Prepare for Breast Surgery: 14 Questions to Ask Your Surgeon
If it has been established that you will require breast surgery, there are a lot of things you will want to know to prepare for it.
I always say that knowledge is power and with something as serious as what you are facing, you will want to be a powerful, pro-active patient to give yourself the best chances to survive this.
We are very fortunate that there are more options and choices than there used to be. Back in the 1960’s, my grandmother had to have a radical mastectomy and lost all the lymph nodes in her arm on the affected side. Fortunately for us, that isn’t the “golden standard” of breast cancer treatment anymore.
Once you have a breast cancer diagnosis from your general practitioner, and know the size of your tumor, whether or not the cancer has spread, how aggressive it is, and your chance of recurrence, it’s time to decide on surgery. In some cases (for instance when a large tumor is involved), surgery might come after chemotherapy.

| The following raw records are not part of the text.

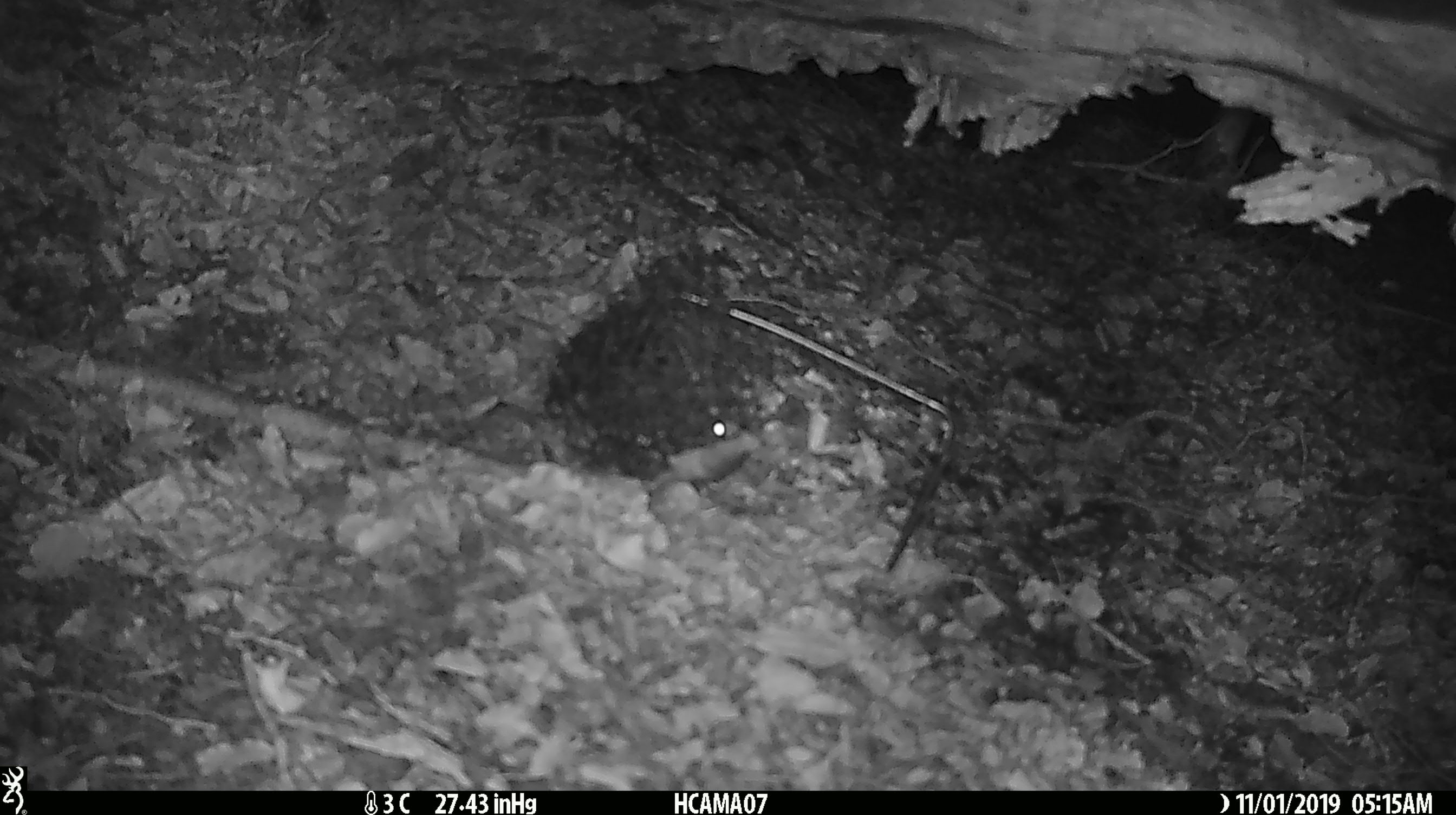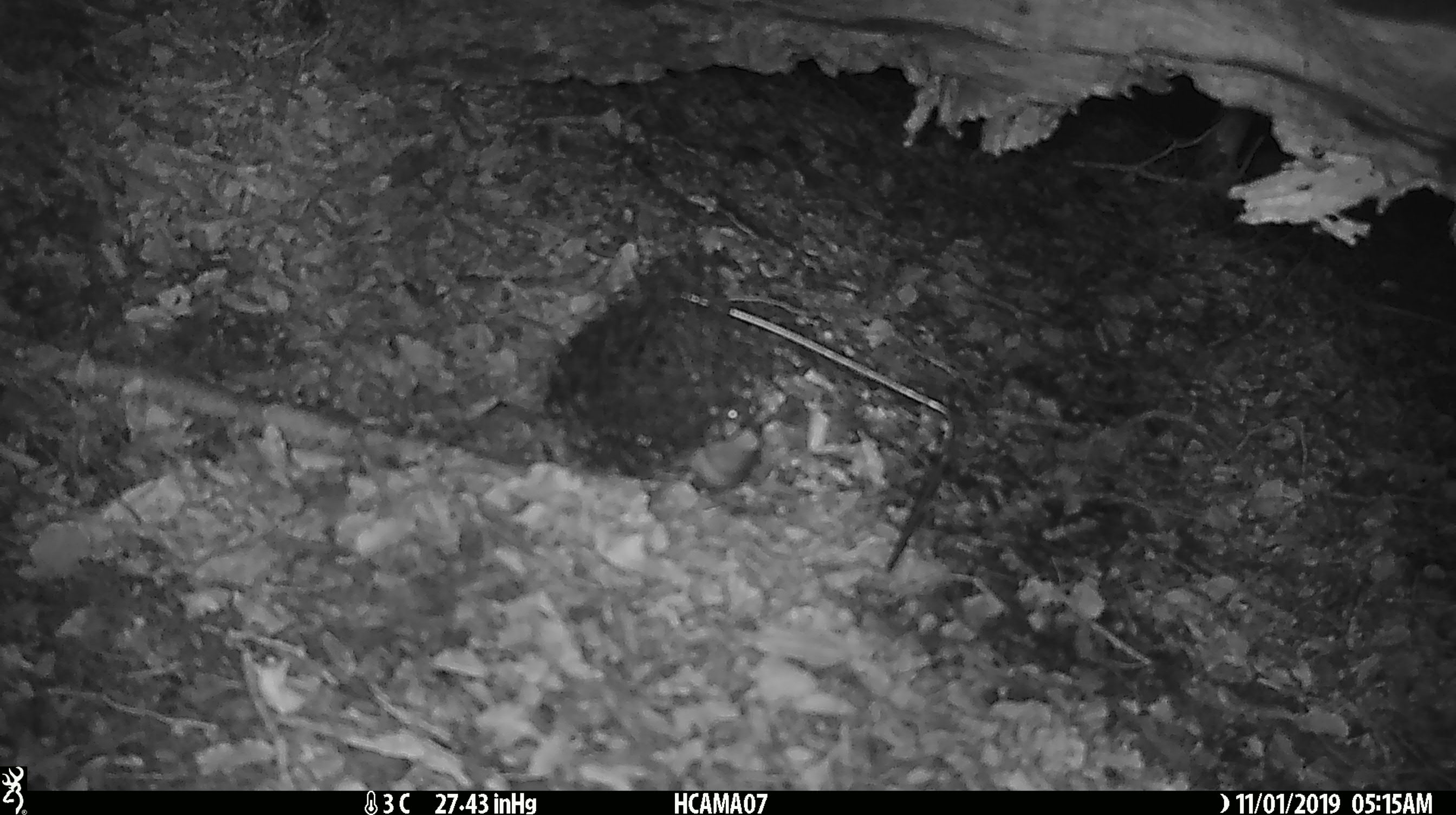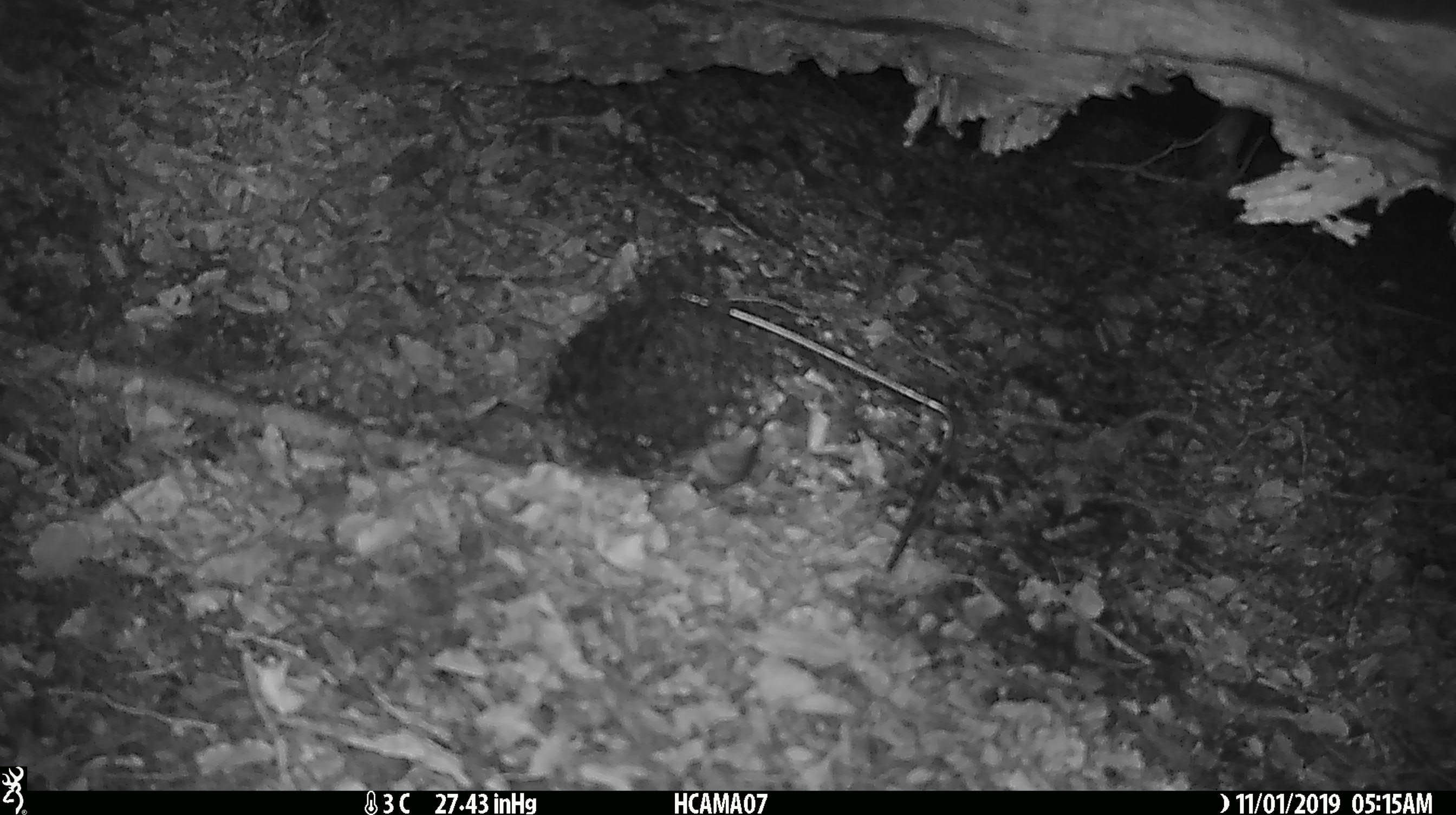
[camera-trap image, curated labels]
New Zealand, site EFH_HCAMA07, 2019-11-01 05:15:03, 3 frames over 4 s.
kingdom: Animalia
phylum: Chordata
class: Mammalia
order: Rodentia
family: Muridae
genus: Mus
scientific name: Mus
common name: mouse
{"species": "mouse (Mus)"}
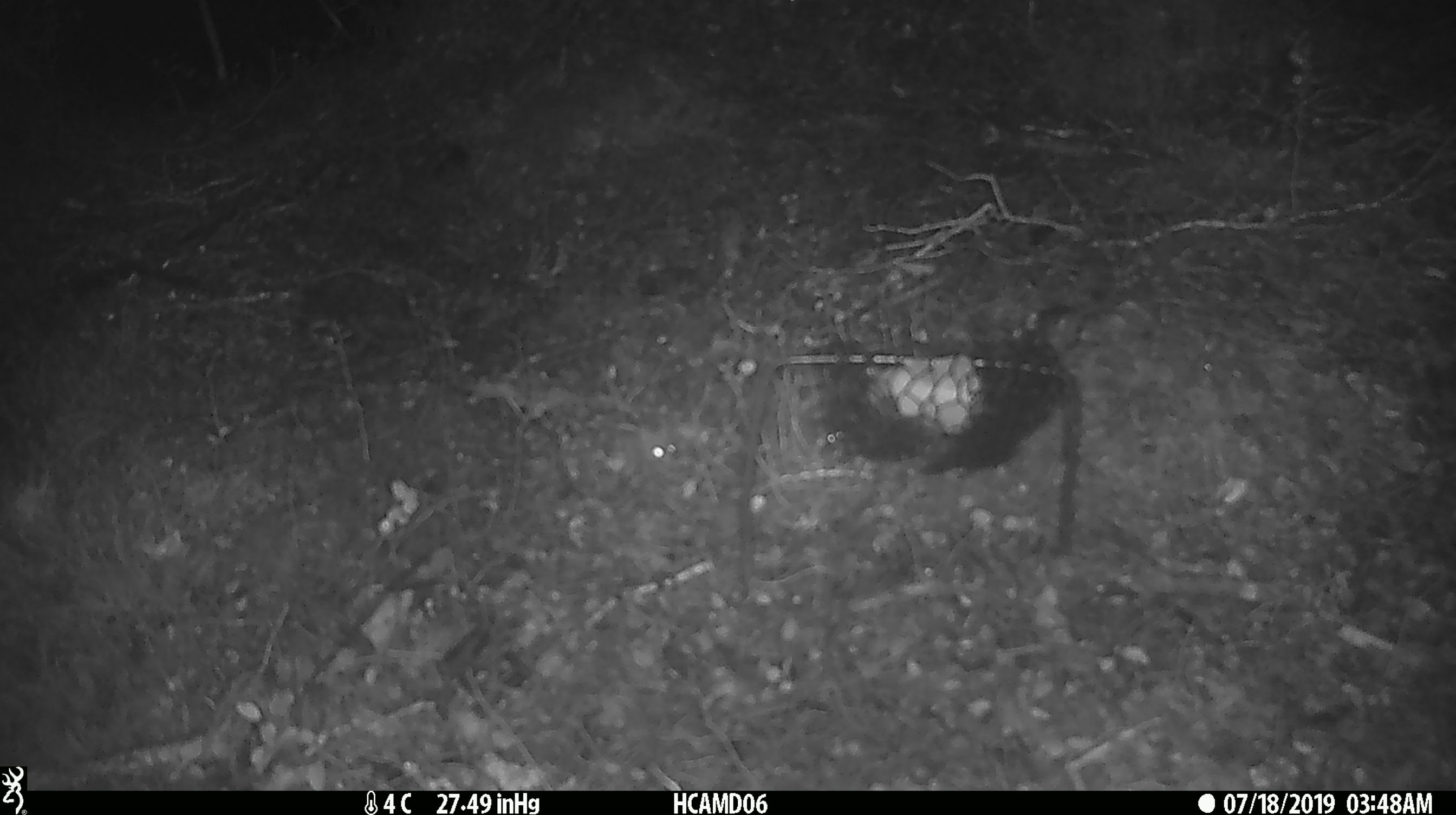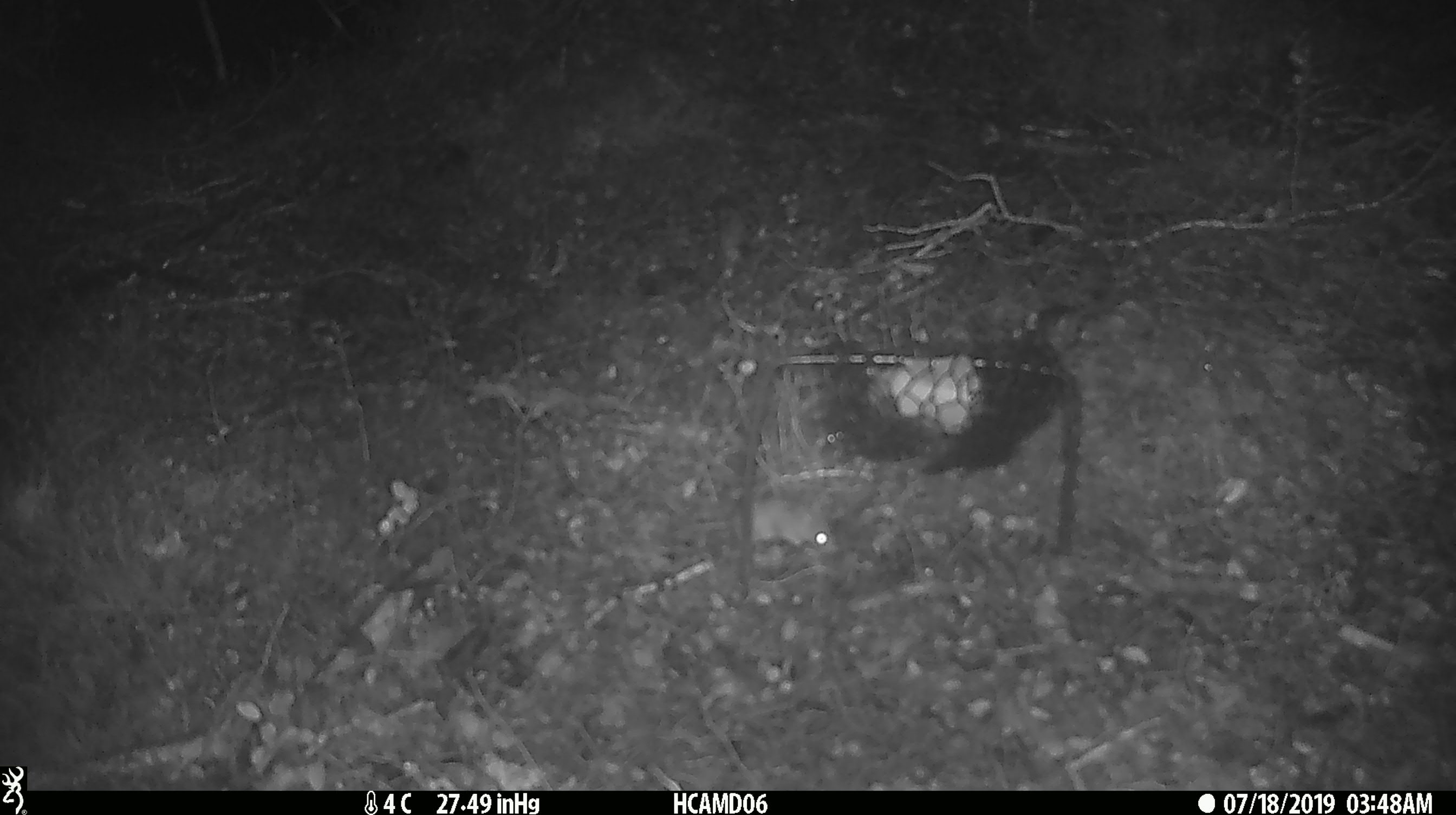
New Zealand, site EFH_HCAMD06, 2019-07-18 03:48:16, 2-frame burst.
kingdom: Animalia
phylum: Chordata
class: Mammalia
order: Rodentia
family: Muridae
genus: Mus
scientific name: Mus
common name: mouse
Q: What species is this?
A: Mouse (Mus).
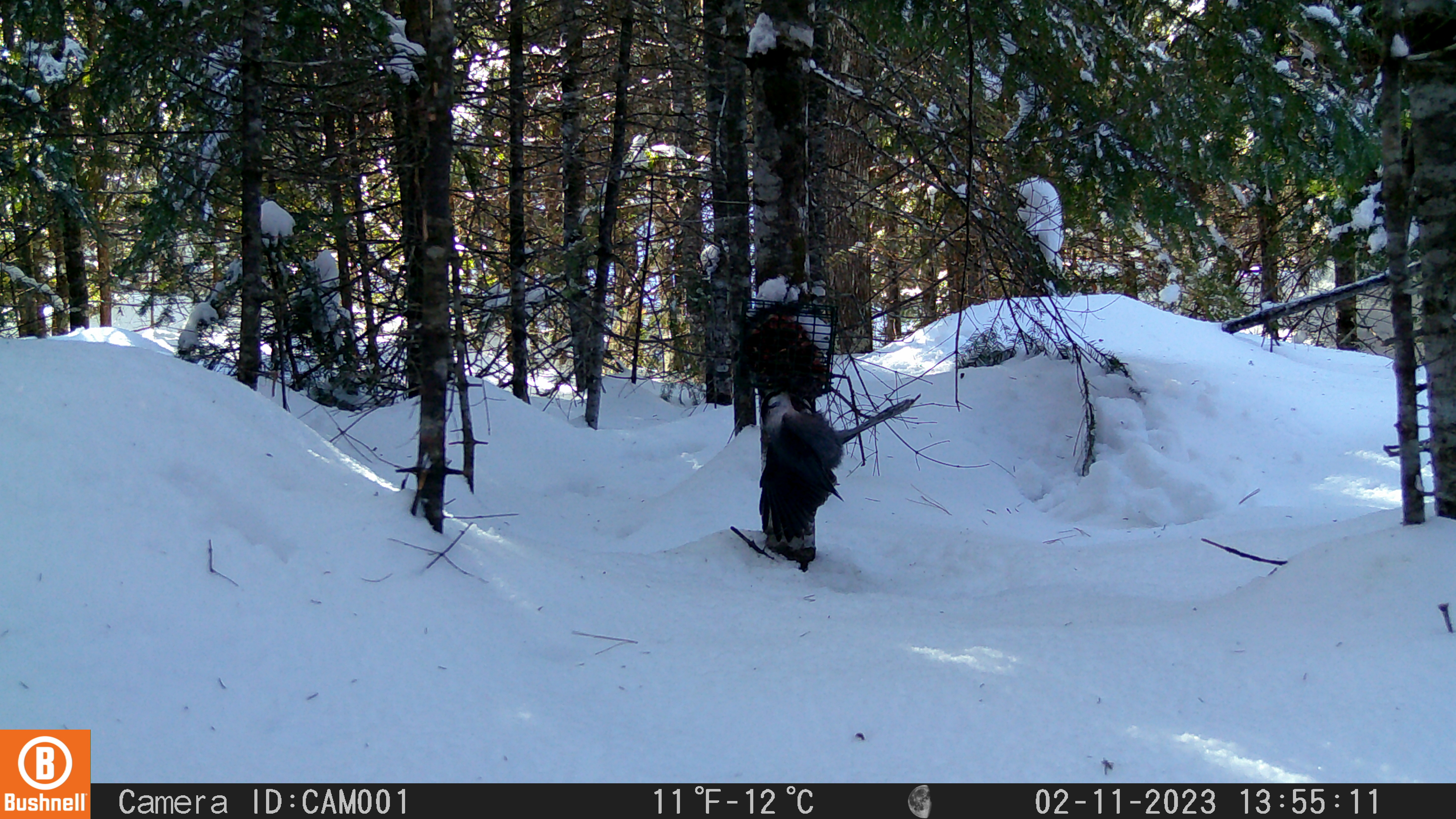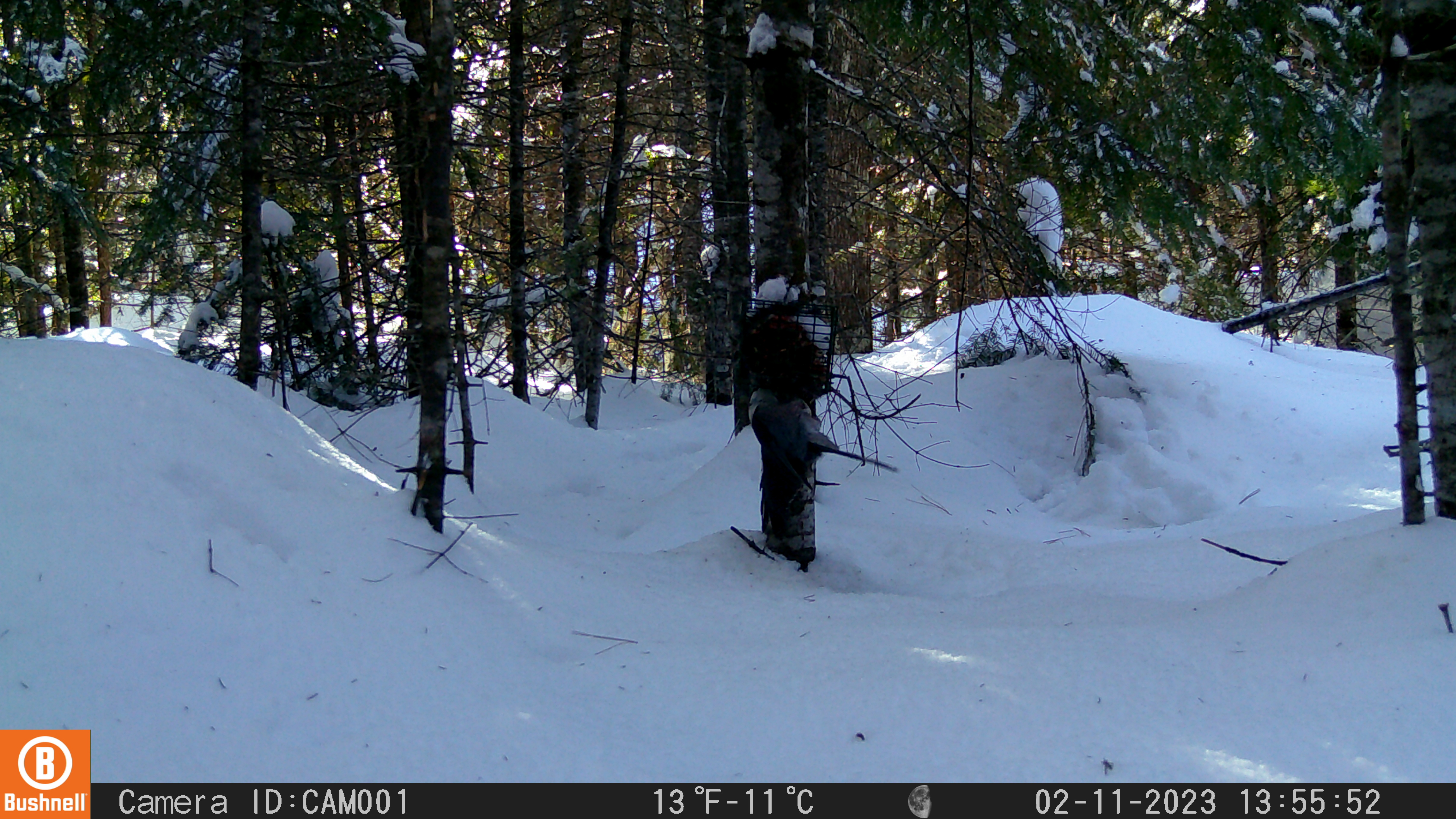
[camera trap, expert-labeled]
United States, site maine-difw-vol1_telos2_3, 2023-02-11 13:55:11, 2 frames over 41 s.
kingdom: Animalia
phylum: Chordata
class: Aves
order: Passeriformes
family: Corvidae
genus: Perisoreus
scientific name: Perisoreus canadensis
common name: canada jay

14 Questions To Ask Your Surgeon
These questions will help you decide which course of action is best for you. You may want to print this out and bring it to discuss with your surgeon.
- Is breast conserving surgery possible for me (lumpectomy rather than mastectomy)?
- How much breast tissue will be removed?
- Do I need chemotherapy before surgery to shrink the tumor?
- Will I be a good candidate for reconstructive surgery?
- If I need mastectomy, can I have a reconstruction immediately, or should it be delayed?
- Will my lymph nodes be removed and tested? If yes, how likely is it that I will develop lymphedema?
- Can I have the sentinel node biopsy option?
- What is the likelihood of cancer recurrence after surgery?
- What are my options for reconstruction, repair or prosthesis?
- What risks are associated with the anesthesia?
- Can I be pretreated for nausea?
- Will I have surgical drains to manage? How many?
- How long does it usually take to heal from this surgery?
- (If having breast reconstruction): Will I need special exercises to help regain full motion and strength in my arm and shoulder?
Most importantly, take a friend or spouse with you – a second set of ears to hear all of this information is crucial, because at some point you WILL feel overwhelmed and stop listening. Stay calm. Breathe. This is scary, but you can do it, and I will be happy to help you at any stage you need help.